- My areolas are sore. Not the entire breast, no just the nipple area.
- I've been getting headaches. Not too bad, just one bad one so far.
- Increased nighttime urination.
- Being extra tired.
This morning after awakening from a nightmare, just my fears of losing my spouse to another woman that is fertile (I think we've all had this type of nightmare), I spoke with J about Hope. He told me he likes calling the embaby Hope and in Spanish Hope is Esperanza. Hmm, wasn't Esperanza the name of the housekeeper that the character Gaylord Focker had an affair with? Well anyway Hope in Slavic is Nadiya. I think I rather like that one. So I'll be calling this embaby by its name in different languages just to keep things interesting I think.
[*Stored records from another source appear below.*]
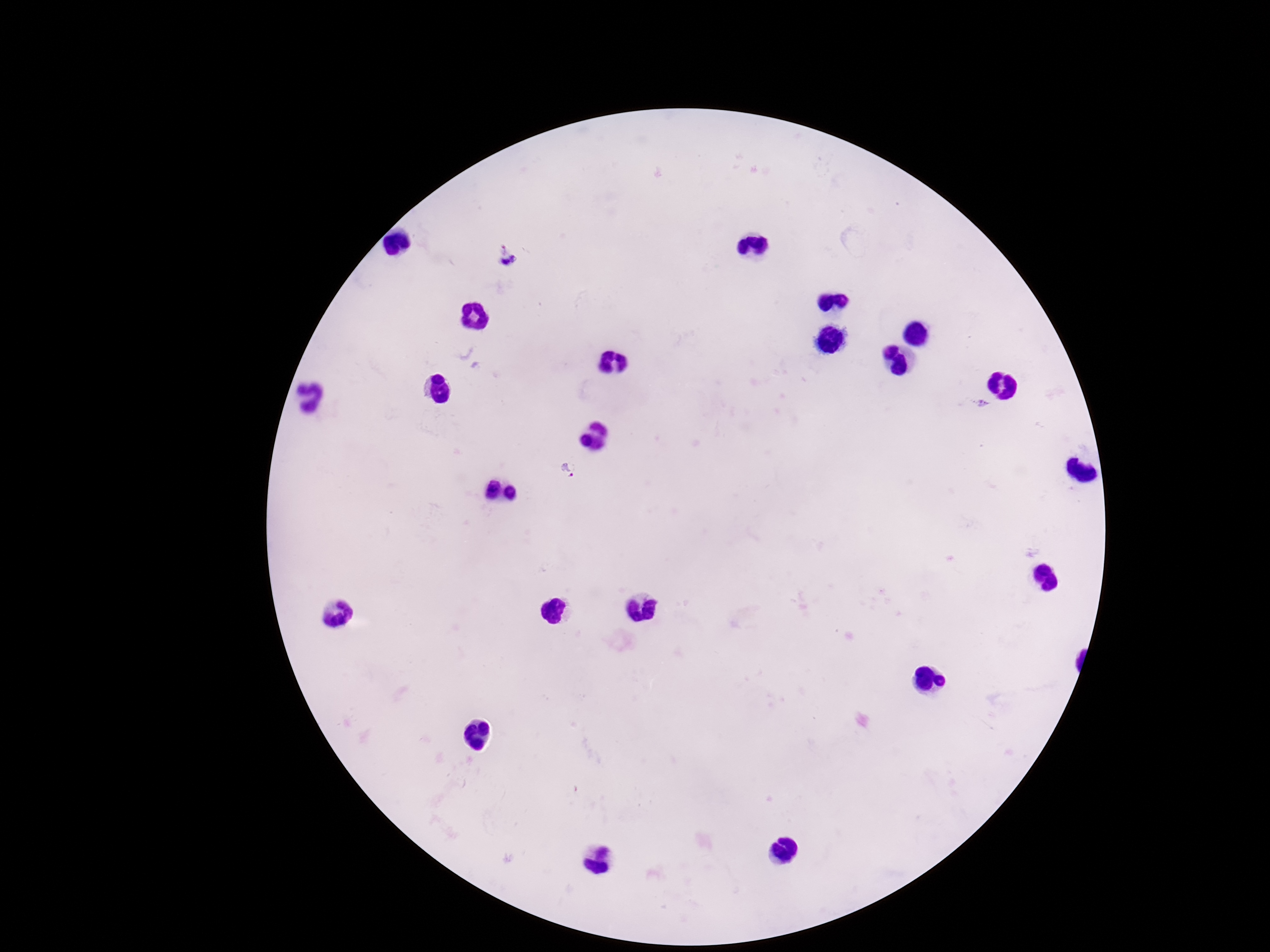
Approximate centers as {x, y} in pixels. Plasmodium parasite locations: {507, 256}, {980, 403}, {569, 472}. Giemsa-stained preparation. Thick blood film. Smartphone photograph taken through the microscope eyepiece. Image is 1270×952 pixels. 100x magnification. Patient malaria status: infected. Single field of view.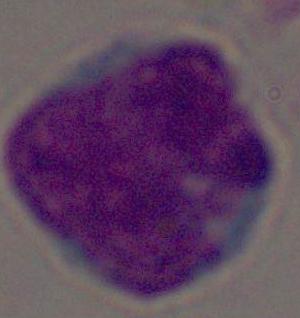
Photomicrograph. A white blood cell is shown. Captured at 1000x magnification.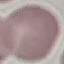

Summary:
  - Result: no malaria parasites detected
  - Image type: cell patch, automatically extracted from a larger field of view and resized to 64 × 64 pixels
  - Preparation: thin blood smear
  - Capture: smartphone camera at the microscope eyepiece
  - Stain: Giemsa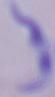

Photomicrograph. 1000x magnification. A trypanosome is seen.State which parasite is depicted.
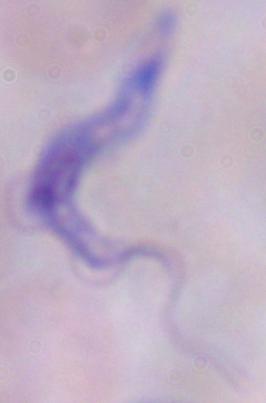

This is a trypanosome.

Photomicrograph. 1000x magnification.Report the malaria status.
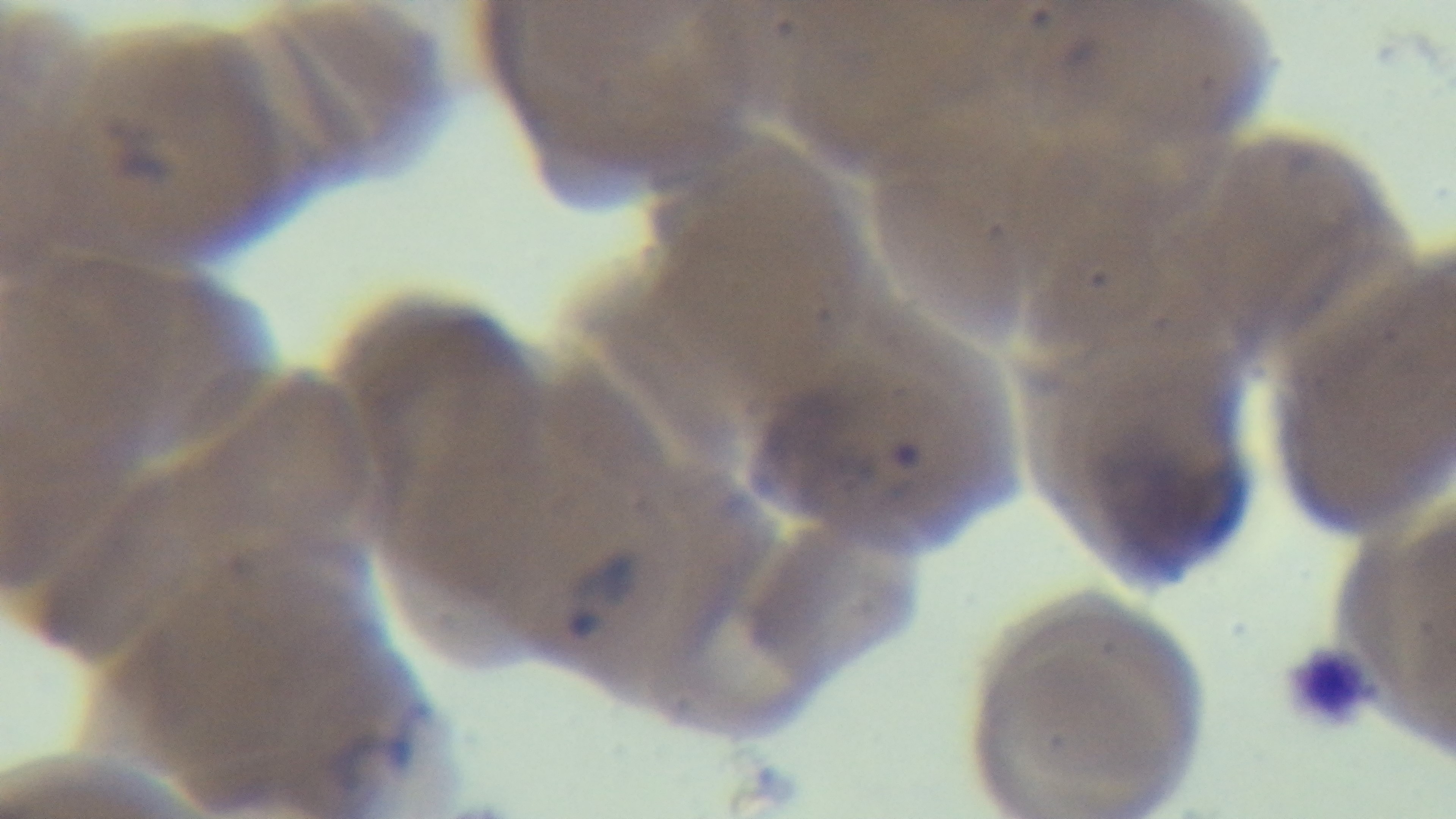

It is infected.

modality = light microscopy
preparation = thin smear
objective = 100x oil immersion
stain = Giemsa
capture = mounted 4K digital camera
field of view = singleState which parasite is depicted.
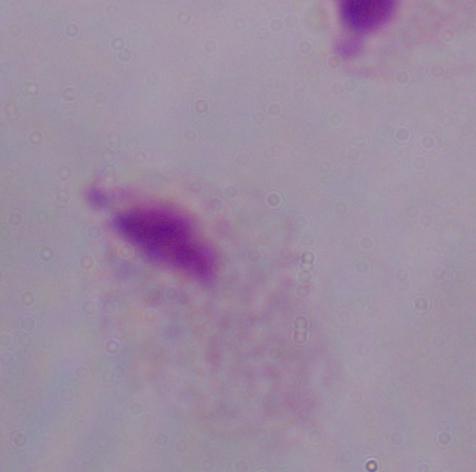

This is a trichomonad.

modality = micrograph
magnification = 1000x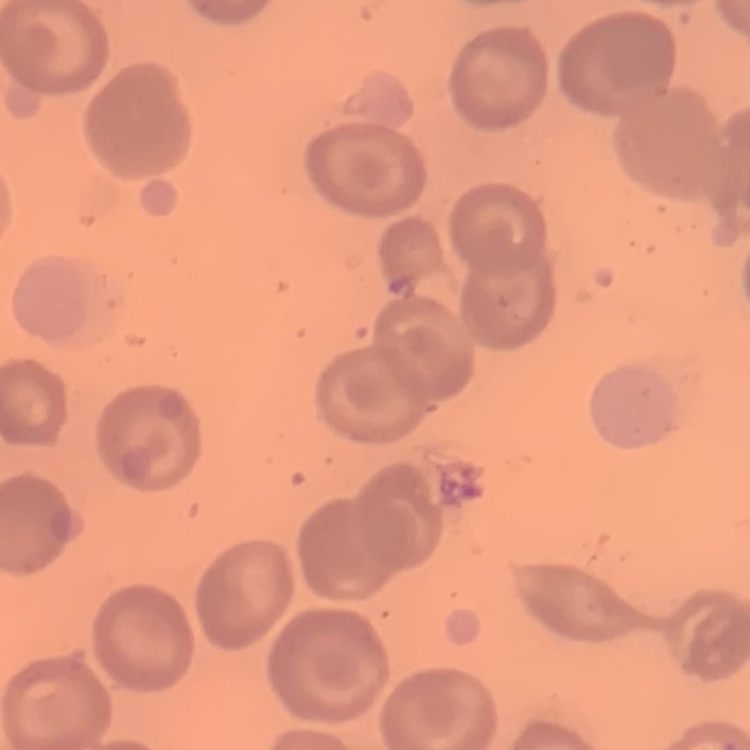

Summary:
  - Erythrocyte morphology: no rouleaux formation
  - Preparation: thin blood film
  - Stain: Field's or Giemsa
  - Image type: square crop of a larger photomicrographAssess this cell for malaria.
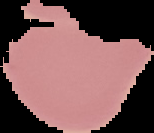
It is uninfected.

Summary:
  - Preparation: thin blood smear
  - Image size: 154×133 pixels
  - Image type: segmented cell region with the area outside set to black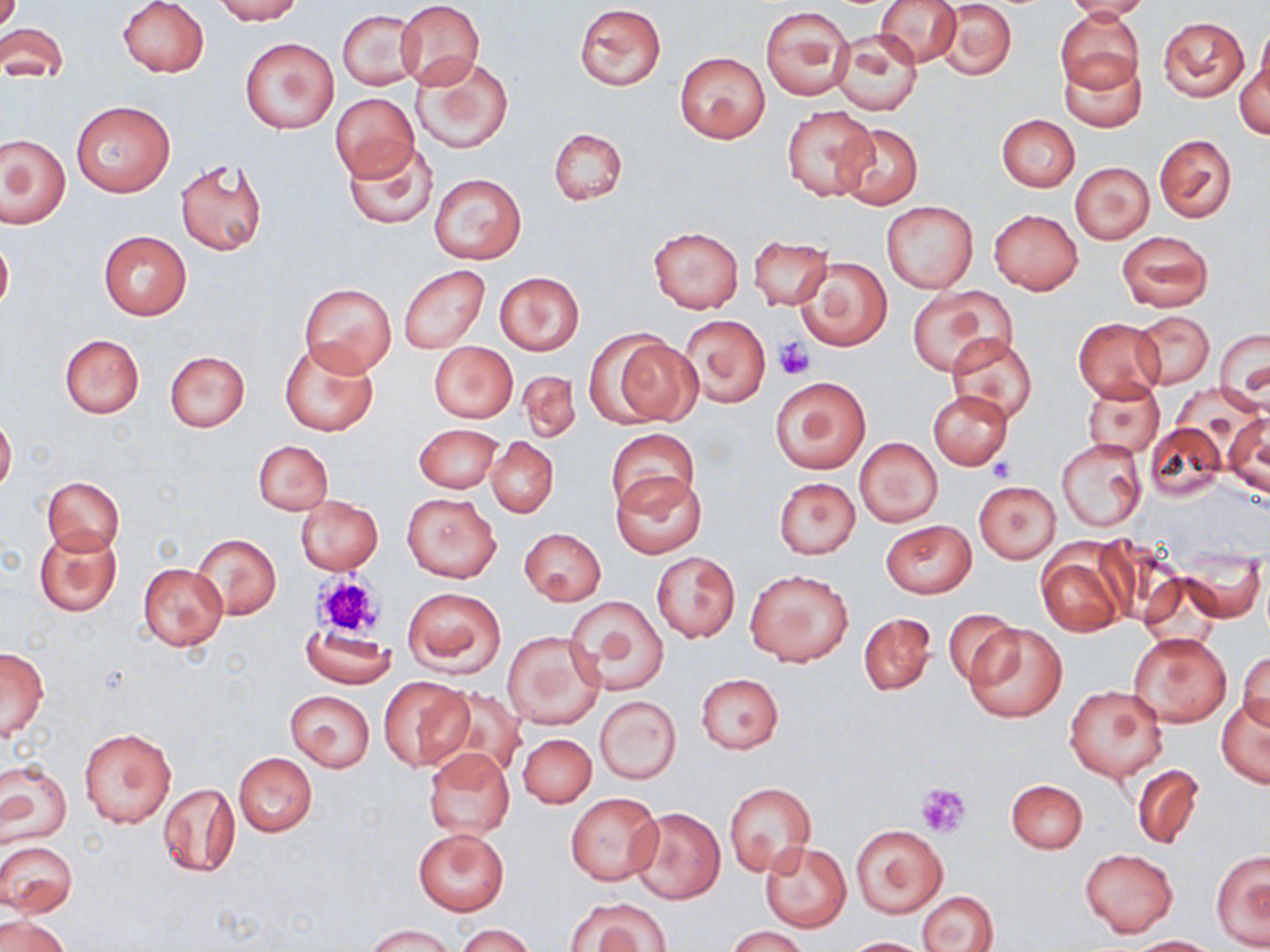
Summary:
  - Coordinate format: approximate bounding boxes as (x1, y1, x2, y2) in pixels
  - Platelet locations: (774, 336, 816, 379), (989, 457, 1016, 481), (312, 572, 384, 638), (915, 782, 972, 838)
  - Uninfected red blood cell locations: (117, 0, 209, 77), (213, 0, 303, 24), (874, 0, 962, 67), (1062, 0, 1151, 21), (396, 1, 484, 88), (936, 1, 1017, 80), (574, 4, 666, 90), (760, 4, 854, 100), (1054, 9, 1143, 93), (338, 10, 422, 90), (1157, 16, 1248, 102), (0, 22, 69, 83), (1255, 26, 1270, 103), (830, 30, 921, 116), (241, 37, 338, 133), (675, 52, 771, 145), (1059, 52, 1146, 133), (411, 54, 513, 154), (1237, 59, 1269, 140), (330, 92, 420, 180), (71, 101, 174, 197), (782, 106, 875, 201), (995, 114, 1079, 191), (835, 122, 923, 208), (548, 127, 627, 205), (1, 134, 69, 228), (1154, 134, 1236, 223), (341, 138, 439, 231), (176, 158, 266, 257), (1071, 163, 1153, 244), (429, 173, 526, 264), (882, 201, 977, 293), (989, 209, 1083, 295), (650, 227, 742, 312), (1116, 230, 1212, 313), (98, 231, 191, 320), (0, 233, 13, 315), (750, 235, 834, 311), (796, 257, 891, 351), (398, 265, 490, 354), (493, 272, 584, 356), (298, 282, 397, 374), (907, 286, 1014, 377), (1132, 311, 1213, 388), (680, 314, 771, 408), (1073, 317, 1165, 402), (1214, 326, 1270, 407), (59, 334, 144, 419), (606, 334, 700, 426), (946, 335, 1040, 427), (279, 337, 379, 437), (429, 341, 518, 423), (164, 350, 250, 431), (515, 370, 580, 444), (769, 376, 871, 474), (1083, 381, 1165, 458), (928, 390, 1013, 469), (1223, 412, 1269, 500), (0, 413, 17, 493), (1145, 422, 1226, 501), (415, 424, 502, 492), (607, 428, 699, 517), (854, 436, 942, 527), (486, 437, 557, 517), (1055, 438, 1147, 533), (253, 440, 333, 514), (610, 473, 706, 559), (43, 476, 123, 554), (773, 478, 860, 559), (974, 481, 1060, 563), (402, 492, 501, 581), (294, 495, 383, 575), (881, 519, 976, 598), (35, 527, 122, 616), (519, 527, 606, 605), (191, 532, 280, 619), (1036, 543, 1130, 637), (652, 551, 740, 642), (1176, 551, 1266, 623), (137, 563, 228, 650), (746, 569, 854, 667), (1141, 574, 1222, 654), (402, 586, 506, 678), (565, 593, 670, 696), (943, 610, 1018, 686), (859, 612, 935, 695), (963, 622, 1067, 723), (301, 626, 396, 688), (503, 629, 604, 731), (1130, 632, 1232, 726), (1, 646, 49, 740), (1237, 649, 1269, 736), (696, 673, 783, 754), (378, 677, 471, 770), (1064, 685, 1168, 782), (434, 688, 527, 780), (285, 690, 375, 770), (594, 695, 681, 784), (1216, 695, 1270, 788), (80, 728, 176, 828), (518, 733, 597, 807), (423, 749, 515, 838), (233, 753, 317, 836), (0, 759, 71, 849), (1132, 764, 1204, 851), (1005, 779, 1088, 853), (158, 781, 240, 878), (724, 782, 815, 875), (565, 793, 663, 885), (630, 807, 725, 903), (850, 824, 947, 917), (414, 828, 509, 915), (0, 840, 77, 915), (760, 842, 851, 931), (1080, 849, 1178, 936), (1210, 849, 1270, 951), (916, 890, 999, 952), (569, 898, 671, 952), (1, 913, 70, 952), (364, 923, 456, 951), (456, 923, 534, 952), (726, 926, 810, 952), (1123, 934, 1222, 951), (840, 936, 932, 951)
  - Slide-level diagnosis: no evidence of blood parasites
  - Field of view: one of a larger specimen
  - Magnification: 1000x
  - Stain: May-Grünwald-Giemsa
  - Image size: 1270×952 pixels
  - Modality: optical microscopy
  - Preparation: thin blood film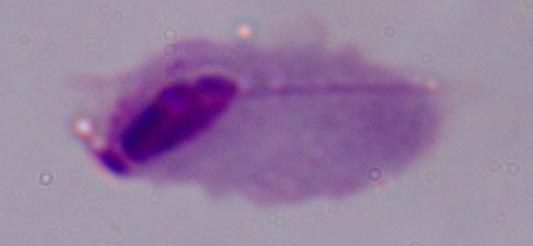
Summary:
  - Magnification: 1000x
  - Modality: micrograph
  - Identification: trichomonad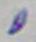
magnification = 1000x
identification = Toxoplasma gondii
modality = photomicrograph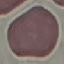

malaria status = uninfected
preparation = thin smear
capture = smartphone through the microscope eyepiece
stain = Giemsa
image type = automatically extracted cell patch, resized to 64 × 64 pixels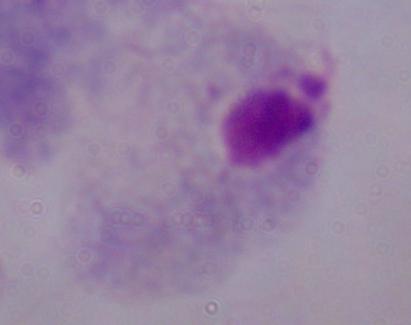
Summary:
  - Magnification: 1000x
  - Identification: trichomonad
  - Modality: photomicrograph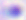

Toxoplasma gondii is seen. Captured at 400x magnification. Micrograph.Name the parasite shown.
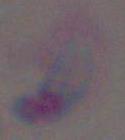

This is Toxoplasma gondii.

magnification = 1000x
modality = micrographIdentify the parasite.
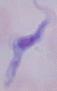
This is a trypanosome.

magnification = 1000x
modality = micrograph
If you know of Hope in different languages and want to give me the name let me know.
In other news, I'll be glad when the swelling in my ovaries goes down. I can only sleep in one position right now and its on my back. I try to roll to either side and my ovaries complain.
My uterus is feeling better today. Yesterday morning and afternoon it felt as though I had been punched in the uterus from the inside. The transfer did not go smoothly but I think I already mentioned the two different speculums having to be used because he couldn't get me opened properly with the first one no matter what position he tried with it. The second one was longer. Then began the swabbing with the gauze 2 x 2's and the other gear to clean off the excess mucus. Lovely the Endometrin made my inside messy. Then the catheter bent and it shouldn't have. Dr.C. didn't have a problem with the mock transfer or the first IVF. Dr.B. has only ever wanded me so he didn't know the route I guess.
I did feel some twinges of pain last night before bed. It felt more like pinches but a bit sharper, most likely it was the uterus getting cranky with me. With luck I'll feel something similar over the next few days or week as Hope burrows deep into the uterine lining.
I've asked J to sign back in off leave today as he will have the weekend off. No sense in wasting leave days that we might need later on for a vacation or delivery or possible...well I don't want to say it. He is taking care of me and I'm not going to leave the house for another day.
I did take a warm bath last night and used my brand new candy thermometer that I've had for two years and never took out of the package. So I made sure the bath was about 90 degrees for water temp. My legs still pinkened so I'm guessing I'm just susceptible to cold and heat is all.
I'm being as careful as possible without over worrying. I don't want to add guilt feelings to the stress which would make the stress worse. I am meditating and last night my blood pressure was a reasonable 124/75. So that means that the Circle + Bloom is helping.